No longer can a portion of the blame be divided up like slice of a pie and handed out accordingly. For how things are now, the pie is dedicated to one person and one person only.
For all Jackson has done in his career, albeit alongside some of the greatest players to ever play the game (Michael Jordan, Kobe Bryant, Shaquille O’Neal), it no longer saves him. It no longer excuses his stubborn ego. It no longer buys him a “pass”.
The New York Knicks are a disaster and it all falls on Phil Jackson.
When the Knicks initially brought Jackson in, Jackson demanded his famous triangle offense would be put in place.
The New York Knicks built their team around their team president and that was what planted to seeds of failure for the Knicks.
But failure wasn’t all that Jackson brought to an organization that was already tired of it’s history of failure. Jackson brought humiliation to a franchise in desperate need of a new, solid foundation to hold it’s respected, celebrated and historic brand upon.
And that’s when Jackson’s ego continued to keep the Knicks drowning in it’s own pool of misery and ineptitude.

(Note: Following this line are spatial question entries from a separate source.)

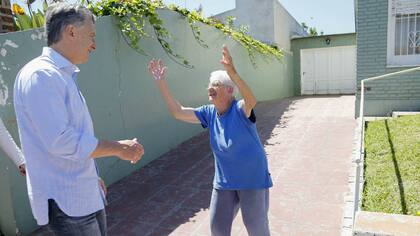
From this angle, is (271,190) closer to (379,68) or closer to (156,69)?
(156,69)

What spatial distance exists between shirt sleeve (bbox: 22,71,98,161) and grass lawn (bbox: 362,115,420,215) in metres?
2.95

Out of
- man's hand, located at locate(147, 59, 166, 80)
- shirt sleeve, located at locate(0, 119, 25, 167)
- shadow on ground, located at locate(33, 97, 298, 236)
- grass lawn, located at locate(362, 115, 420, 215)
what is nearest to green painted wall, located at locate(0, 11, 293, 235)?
shadow on ground, located at locate(33, 97, 298, 236)

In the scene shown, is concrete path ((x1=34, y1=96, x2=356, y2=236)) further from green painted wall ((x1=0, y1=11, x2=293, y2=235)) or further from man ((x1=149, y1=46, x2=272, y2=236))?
man ((x1=149, y1=46, x2=272, y2=236))

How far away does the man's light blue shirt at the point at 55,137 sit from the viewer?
57.3 inches

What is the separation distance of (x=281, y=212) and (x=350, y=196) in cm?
86

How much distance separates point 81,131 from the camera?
1565 mm

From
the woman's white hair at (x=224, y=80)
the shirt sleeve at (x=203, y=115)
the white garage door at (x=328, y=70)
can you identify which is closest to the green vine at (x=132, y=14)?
the shirt sleeve at (x=203, y=115)

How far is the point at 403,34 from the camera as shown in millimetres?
7090

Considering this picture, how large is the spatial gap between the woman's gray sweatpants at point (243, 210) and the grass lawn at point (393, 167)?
1540mm

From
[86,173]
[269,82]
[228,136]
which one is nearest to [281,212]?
[228,136]

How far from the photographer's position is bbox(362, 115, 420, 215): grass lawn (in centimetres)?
345

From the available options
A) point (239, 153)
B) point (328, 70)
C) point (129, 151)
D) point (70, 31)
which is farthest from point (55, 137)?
point (328, 70)

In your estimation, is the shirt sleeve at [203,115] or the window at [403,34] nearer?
the shirt sleeve at [203,115]

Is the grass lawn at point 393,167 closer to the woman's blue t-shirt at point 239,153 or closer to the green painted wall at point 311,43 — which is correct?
the woman's blue t-shirt at point 239,153
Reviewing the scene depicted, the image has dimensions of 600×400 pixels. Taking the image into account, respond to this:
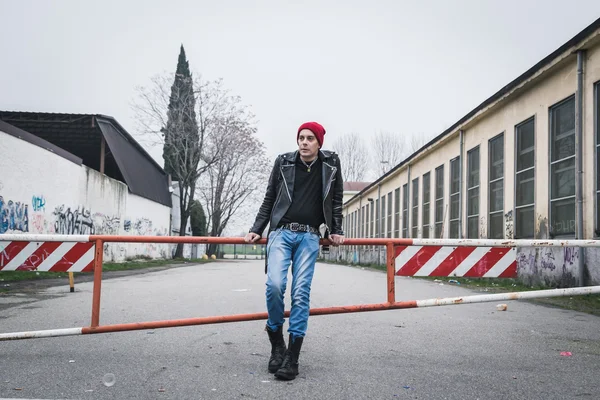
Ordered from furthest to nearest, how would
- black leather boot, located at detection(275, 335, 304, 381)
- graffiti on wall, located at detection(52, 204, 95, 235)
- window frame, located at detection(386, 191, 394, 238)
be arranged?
window frame, located at detection(386, 191, 394, 238), graffiti on wall, located at detection(52, 204, 95, 235), black leather boot, located at detection(275, 335, 304, 381)

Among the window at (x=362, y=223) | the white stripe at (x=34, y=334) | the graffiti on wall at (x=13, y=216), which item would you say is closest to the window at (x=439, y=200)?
the graffiti on wall at (x=13, y=216)

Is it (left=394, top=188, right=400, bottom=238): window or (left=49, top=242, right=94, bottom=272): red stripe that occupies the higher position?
(left=394, top=188, right=400, bottom=238): window

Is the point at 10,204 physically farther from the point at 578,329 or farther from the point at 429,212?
the point at 429,212

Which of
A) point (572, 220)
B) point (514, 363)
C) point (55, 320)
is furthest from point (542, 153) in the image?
point (55, 320)

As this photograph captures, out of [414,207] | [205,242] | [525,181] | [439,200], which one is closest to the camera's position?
[205,242]

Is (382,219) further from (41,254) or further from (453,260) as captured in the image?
(41,254)

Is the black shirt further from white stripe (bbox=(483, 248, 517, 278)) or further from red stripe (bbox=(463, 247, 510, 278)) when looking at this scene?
white stripe (bbox=(483, 248, 517, 278))

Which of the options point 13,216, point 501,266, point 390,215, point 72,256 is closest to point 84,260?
point 72,256

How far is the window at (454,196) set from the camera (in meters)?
22.3

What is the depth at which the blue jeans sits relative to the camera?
4211 millimetres

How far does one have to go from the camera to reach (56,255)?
4988 millimetres

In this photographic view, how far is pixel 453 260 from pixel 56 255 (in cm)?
348

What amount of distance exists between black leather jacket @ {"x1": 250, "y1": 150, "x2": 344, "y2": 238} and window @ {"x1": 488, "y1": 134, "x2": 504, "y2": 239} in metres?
13.8

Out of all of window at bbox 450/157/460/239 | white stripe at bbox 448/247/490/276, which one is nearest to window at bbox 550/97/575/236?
window at bbox 450/157/460/239
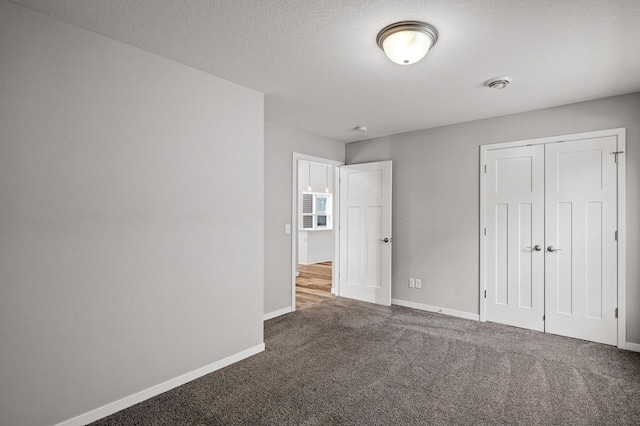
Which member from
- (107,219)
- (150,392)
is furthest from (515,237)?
(107,219)

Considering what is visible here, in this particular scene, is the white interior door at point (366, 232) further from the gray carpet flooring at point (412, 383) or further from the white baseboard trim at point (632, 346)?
the white baseboard trim at point (632, 346)

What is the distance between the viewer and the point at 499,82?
9.87ft

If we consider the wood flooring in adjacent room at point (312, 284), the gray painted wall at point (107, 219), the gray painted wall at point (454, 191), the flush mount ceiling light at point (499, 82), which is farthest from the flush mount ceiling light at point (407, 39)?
the wood flooring in adjacent room at point (312, 284)

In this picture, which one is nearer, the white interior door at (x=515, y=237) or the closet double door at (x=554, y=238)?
the closet double door at (x=554, y=238)

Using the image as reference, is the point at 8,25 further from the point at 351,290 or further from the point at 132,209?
the point at 351,290

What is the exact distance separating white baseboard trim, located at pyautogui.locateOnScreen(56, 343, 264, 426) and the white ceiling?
2.46 meters

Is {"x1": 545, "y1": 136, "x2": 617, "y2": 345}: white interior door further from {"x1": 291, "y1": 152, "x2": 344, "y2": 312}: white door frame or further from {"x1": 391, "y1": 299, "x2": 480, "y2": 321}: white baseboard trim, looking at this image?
{"x1": 291, "y1": 152, "x2": 344, "y2": 312}: white door frame

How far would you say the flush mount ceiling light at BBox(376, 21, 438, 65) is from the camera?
2131 millimetres

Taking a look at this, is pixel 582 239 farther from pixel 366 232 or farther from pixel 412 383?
pixel 366 232

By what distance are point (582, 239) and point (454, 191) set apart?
1443 mm

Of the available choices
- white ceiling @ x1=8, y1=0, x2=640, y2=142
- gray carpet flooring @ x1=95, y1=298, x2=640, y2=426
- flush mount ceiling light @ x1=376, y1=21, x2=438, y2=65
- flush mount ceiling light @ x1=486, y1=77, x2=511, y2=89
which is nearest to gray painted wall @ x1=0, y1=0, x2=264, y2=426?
white ceiling @ x1=8, y1=0, x2=640, y2=142

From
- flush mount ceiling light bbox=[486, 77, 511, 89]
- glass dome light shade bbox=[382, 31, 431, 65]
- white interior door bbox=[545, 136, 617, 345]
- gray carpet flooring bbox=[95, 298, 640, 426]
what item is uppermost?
flush mount ceiling light bbox=[486, 77, 511, 89]

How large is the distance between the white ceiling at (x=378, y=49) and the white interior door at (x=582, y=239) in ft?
2.02

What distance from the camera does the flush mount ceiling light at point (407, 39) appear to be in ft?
6.99
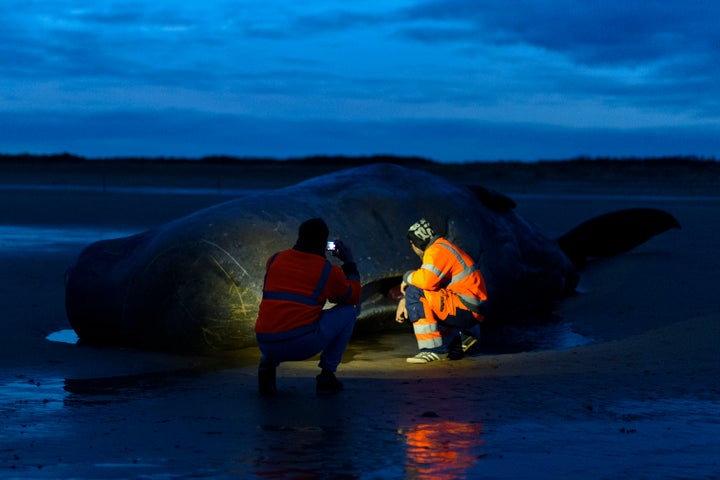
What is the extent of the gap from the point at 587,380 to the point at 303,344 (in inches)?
75.1

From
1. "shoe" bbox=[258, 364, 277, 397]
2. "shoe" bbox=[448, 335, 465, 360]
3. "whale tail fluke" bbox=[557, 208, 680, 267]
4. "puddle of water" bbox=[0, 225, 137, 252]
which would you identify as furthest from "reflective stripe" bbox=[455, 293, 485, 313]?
"puddle of water" bbox=[0, 225, 137, 252]

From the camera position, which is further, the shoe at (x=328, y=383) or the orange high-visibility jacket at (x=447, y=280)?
the orange high-visibility jacket at (x=447, y=280)

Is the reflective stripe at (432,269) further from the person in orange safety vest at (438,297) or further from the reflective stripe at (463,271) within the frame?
the reflective stripe at (463,271)

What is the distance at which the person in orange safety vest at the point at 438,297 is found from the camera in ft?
28.5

Jackson feuded with players such as Carmelo Anthony and despite clear signs that his system wasn’t working, Jackson refused to sit back in the role of team president, refused to let a coach do a coach’s job, refused to stop treating himself as the smartest man in the room at any time and refused to get out of his own way.
Jackson, drunk on his own legend, drunk on his own ego and his own self-infatuation, couldn’t except that fact that he was wrong, or that he could be.

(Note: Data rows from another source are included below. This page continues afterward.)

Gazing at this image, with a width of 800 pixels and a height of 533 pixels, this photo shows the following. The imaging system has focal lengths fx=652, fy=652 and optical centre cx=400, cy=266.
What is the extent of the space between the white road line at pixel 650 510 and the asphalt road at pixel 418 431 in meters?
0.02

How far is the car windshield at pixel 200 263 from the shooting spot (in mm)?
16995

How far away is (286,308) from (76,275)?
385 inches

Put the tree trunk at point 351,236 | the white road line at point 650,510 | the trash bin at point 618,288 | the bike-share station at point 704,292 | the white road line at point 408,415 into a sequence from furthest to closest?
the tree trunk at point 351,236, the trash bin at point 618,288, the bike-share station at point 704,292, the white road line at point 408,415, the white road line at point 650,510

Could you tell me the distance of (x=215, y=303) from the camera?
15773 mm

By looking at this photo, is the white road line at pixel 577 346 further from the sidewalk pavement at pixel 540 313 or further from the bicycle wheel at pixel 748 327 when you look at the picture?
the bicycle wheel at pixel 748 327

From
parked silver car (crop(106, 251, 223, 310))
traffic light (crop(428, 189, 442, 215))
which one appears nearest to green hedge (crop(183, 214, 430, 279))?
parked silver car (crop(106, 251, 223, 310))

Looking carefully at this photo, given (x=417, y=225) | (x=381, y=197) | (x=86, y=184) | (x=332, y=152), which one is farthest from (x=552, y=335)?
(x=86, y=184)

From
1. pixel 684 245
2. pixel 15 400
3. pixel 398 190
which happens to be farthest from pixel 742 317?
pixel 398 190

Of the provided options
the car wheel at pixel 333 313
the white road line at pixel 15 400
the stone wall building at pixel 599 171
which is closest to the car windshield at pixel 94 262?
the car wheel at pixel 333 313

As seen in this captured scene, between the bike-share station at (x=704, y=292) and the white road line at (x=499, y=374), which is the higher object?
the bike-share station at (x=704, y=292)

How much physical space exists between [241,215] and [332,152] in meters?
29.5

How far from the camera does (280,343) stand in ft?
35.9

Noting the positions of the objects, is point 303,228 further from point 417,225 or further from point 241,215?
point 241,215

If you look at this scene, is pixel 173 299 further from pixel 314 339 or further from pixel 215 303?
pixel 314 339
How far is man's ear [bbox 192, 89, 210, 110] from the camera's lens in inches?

And in typical Jackson fashion, and a blatant example of narcissism, Jackson re-directed blame and called out Carmelo Anthony, not himself, for the Knicks failures.
“We’ve not been able to win with [Anthony] on the court at this time,” Jackson said to the media on Friday. “I think the direction with our team is that he’s a player that would be better off somewhere else and using his talent somewhere where he can win or chase that championship.”
Jackson admitted that he told Anthony he may be better off accepting a trade.
“I just said that you haven’t won here. You don’t want to end up your career not winning,” Jackson said of his talks with Anthony. “This is not something that you want to have labeled on your career. You want to get to that territory where you have a chance to win. That’s — we talked around that. But he likes it here. He expressed that.”
But then came an ESPN report that said Kristaps Porzingis skipped exit meetings with Knicks management due to frustration over what he perceives as the dysfunction and drama surrounding the organization.
Again, Jackson re-directed blame towards anyone but him.
I think there’s disconnect sometimes with this team, and I think there was some rebelliousness with this team that created some of the discord during the year,” Jackson said. “And I think [that] has to stop and that will stop.”
And when Jackson was asked if the Knicks were going to be open to move players on the roster.
“Everything has got to be possible, and we have to make sure that if people have something to say, we listen to it, we examine it,” Jackson said before complimenting Porzingis for his development this season.
At the end of the day the Knicks can make bold moves, trades and sign the big money free agents but it all seems destined, regardless of those moves, to succumb to the unwavering stubborn ego of Jackson, who can’t seem to fully embrace his executive role nor can he accept that it’s possible that he may not always be the smartest guy in the room.
And for that, the Knicks will be stuck swimming against the current in this river of constant misfortune.